## Extract provided
»»
Jim served on the Polk County School Board for years, finally giving that up before also giving up the hardware store. Many of us will miss Jim’s famous train whistle imitation, but he says he can still do the muted trumpet. You may still hear Jim online doing both, plus a bit more, here:

I don’t remember anything else on that block except the Sinclair Service Station that has most recently become the St. Luke’s Plaza, Tucker’s Shoe Repair shop, and Andrews Furniture Company. A. J. Cowan’s Rock Grill and the Lily Flower Shoppe/Tryon Fuel Supply were across the street, nestled under the Southern Railway tracks.

My grandfather, T. A. Rippy, built the Sinclair station mid-30s for my Uncle Ethan, and my Dad helped with the construction. By the time I was a teen, Uncle Ethan had moved on, and the gas station had become the Trailways Bus Station. It housed many enterprises over the years, including St. Luke’s Hospital’s Thrift Store before the Town of Tryon did the extensive remodeling into the plaza there today.
««
## Parts of the exercise
1. In the passage about old Tryon businesses, who built the Sinclair station?
2. Pick up the passage about old Tryon businesses after its last sentence and keep writing.

## Source material
»»
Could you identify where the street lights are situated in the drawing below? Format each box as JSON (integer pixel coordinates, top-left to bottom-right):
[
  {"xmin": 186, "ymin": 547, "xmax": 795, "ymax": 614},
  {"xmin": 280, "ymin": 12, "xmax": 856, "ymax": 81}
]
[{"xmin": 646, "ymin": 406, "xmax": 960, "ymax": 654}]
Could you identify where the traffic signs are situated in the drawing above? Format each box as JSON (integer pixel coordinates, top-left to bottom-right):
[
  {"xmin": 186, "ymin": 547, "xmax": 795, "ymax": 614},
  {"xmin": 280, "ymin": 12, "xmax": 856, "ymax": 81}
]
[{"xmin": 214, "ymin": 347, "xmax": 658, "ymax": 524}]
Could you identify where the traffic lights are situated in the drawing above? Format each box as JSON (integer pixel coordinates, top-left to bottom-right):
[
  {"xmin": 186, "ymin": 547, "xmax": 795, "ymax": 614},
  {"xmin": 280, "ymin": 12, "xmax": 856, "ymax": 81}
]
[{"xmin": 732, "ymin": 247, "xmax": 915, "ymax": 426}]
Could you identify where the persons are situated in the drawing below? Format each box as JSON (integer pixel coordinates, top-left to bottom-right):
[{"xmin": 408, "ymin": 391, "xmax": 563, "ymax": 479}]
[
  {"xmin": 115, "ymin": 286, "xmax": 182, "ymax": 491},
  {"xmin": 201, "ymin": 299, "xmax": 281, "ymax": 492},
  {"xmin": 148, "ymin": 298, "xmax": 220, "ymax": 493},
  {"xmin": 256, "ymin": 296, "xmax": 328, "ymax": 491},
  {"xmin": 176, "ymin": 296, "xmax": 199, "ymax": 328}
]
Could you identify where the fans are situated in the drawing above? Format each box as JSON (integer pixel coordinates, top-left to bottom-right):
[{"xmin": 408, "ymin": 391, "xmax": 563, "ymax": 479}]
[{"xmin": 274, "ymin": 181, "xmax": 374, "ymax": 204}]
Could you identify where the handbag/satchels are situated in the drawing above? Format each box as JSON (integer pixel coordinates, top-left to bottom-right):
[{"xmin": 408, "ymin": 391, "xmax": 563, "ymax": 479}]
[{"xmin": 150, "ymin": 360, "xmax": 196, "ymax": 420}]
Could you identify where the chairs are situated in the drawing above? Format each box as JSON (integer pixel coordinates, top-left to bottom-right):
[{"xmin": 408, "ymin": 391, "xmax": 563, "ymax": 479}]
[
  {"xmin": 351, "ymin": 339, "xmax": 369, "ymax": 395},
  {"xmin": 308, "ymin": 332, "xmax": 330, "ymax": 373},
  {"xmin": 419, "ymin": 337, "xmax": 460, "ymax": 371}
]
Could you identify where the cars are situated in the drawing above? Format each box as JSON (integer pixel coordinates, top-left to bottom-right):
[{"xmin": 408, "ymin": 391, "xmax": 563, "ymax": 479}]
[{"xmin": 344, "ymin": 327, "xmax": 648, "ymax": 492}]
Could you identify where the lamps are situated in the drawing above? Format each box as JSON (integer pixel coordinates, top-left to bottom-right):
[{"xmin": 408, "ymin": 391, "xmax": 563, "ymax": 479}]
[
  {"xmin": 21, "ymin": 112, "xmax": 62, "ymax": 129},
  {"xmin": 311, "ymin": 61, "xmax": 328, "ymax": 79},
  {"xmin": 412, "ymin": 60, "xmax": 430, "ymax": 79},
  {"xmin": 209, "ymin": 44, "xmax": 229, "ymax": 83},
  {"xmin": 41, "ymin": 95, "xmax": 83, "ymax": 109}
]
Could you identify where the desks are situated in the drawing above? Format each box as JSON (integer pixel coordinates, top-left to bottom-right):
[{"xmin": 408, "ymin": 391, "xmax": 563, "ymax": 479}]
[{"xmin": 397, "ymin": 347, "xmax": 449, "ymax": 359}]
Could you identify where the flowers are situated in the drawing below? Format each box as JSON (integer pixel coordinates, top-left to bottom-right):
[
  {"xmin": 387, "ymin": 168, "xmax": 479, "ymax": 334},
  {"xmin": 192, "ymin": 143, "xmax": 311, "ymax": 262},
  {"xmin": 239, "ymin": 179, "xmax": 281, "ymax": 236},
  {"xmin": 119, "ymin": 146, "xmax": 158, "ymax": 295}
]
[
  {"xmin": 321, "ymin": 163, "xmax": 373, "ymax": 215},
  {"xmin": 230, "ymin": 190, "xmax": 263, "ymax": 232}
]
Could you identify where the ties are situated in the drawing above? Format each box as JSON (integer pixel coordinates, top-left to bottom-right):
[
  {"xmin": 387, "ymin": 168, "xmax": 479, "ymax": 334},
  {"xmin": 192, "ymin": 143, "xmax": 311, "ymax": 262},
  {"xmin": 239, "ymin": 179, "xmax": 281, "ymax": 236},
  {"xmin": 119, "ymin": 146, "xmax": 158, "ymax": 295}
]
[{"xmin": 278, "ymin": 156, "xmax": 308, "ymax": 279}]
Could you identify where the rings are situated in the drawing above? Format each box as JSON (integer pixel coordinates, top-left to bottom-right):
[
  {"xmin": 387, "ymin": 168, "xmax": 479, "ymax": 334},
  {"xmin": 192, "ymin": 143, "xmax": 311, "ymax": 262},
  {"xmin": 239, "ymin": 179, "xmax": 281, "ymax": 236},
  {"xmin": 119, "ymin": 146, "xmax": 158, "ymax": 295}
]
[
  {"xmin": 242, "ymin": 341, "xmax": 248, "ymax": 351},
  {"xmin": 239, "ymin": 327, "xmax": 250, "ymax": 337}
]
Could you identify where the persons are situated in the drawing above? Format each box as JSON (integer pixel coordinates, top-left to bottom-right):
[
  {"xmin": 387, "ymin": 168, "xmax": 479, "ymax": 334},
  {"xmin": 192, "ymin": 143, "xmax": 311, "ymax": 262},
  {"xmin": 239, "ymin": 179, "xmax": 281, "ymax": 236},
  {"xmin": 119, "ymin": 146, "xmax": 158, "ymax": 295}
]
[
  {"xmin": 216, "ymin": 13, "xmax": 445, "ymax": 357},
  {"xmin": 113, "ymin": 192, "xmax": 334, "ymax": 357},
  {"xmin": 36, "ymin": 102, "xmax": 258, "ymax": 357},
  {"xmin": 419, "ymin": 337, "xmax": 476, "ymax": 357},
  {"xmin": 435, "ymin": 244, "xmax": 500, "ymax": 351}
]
««
## Task-by-task answers
1. T. A. Rippy, the writer's grandfather, built it in the mid-30s.

2.
A Tucker family operated a thriving shoe repair business north of Cowan’s; their building may have been lost to the parking lot. R.O. Andrews owned a fine furniture store where St. Luke’s Thrift Store is now; the late R. B. Scruggs bought out Andrews and sold more fine furniture there for years.

The Rock Grill was demolished some years ago; I have wondered whether those rocks were used to build the stairs and clock tower that are near its former location. Tom Costa owned the Tryon Fuel Supply and Mrs. Costa’s Lily Flower Shoppe that was in those brick buildings c.1940. He also built the rock dwelling that later became Stonehedge; the late John Vollmer and my Dad worked on the original landscaping.

The ill-conceived routing of I-26 up Miller Mountain resulted in mud slides (too much mica in the dirt) that washed all the construction down the mountain and filled Costa’s lake, re-routed creeks, and generally made a big mess of things in the 80s.

With all the money gone and still no road, all traffic was routed up US176 while the engineers tried to figure out how to save the Interstate. I am glad that I was living in Virginia then!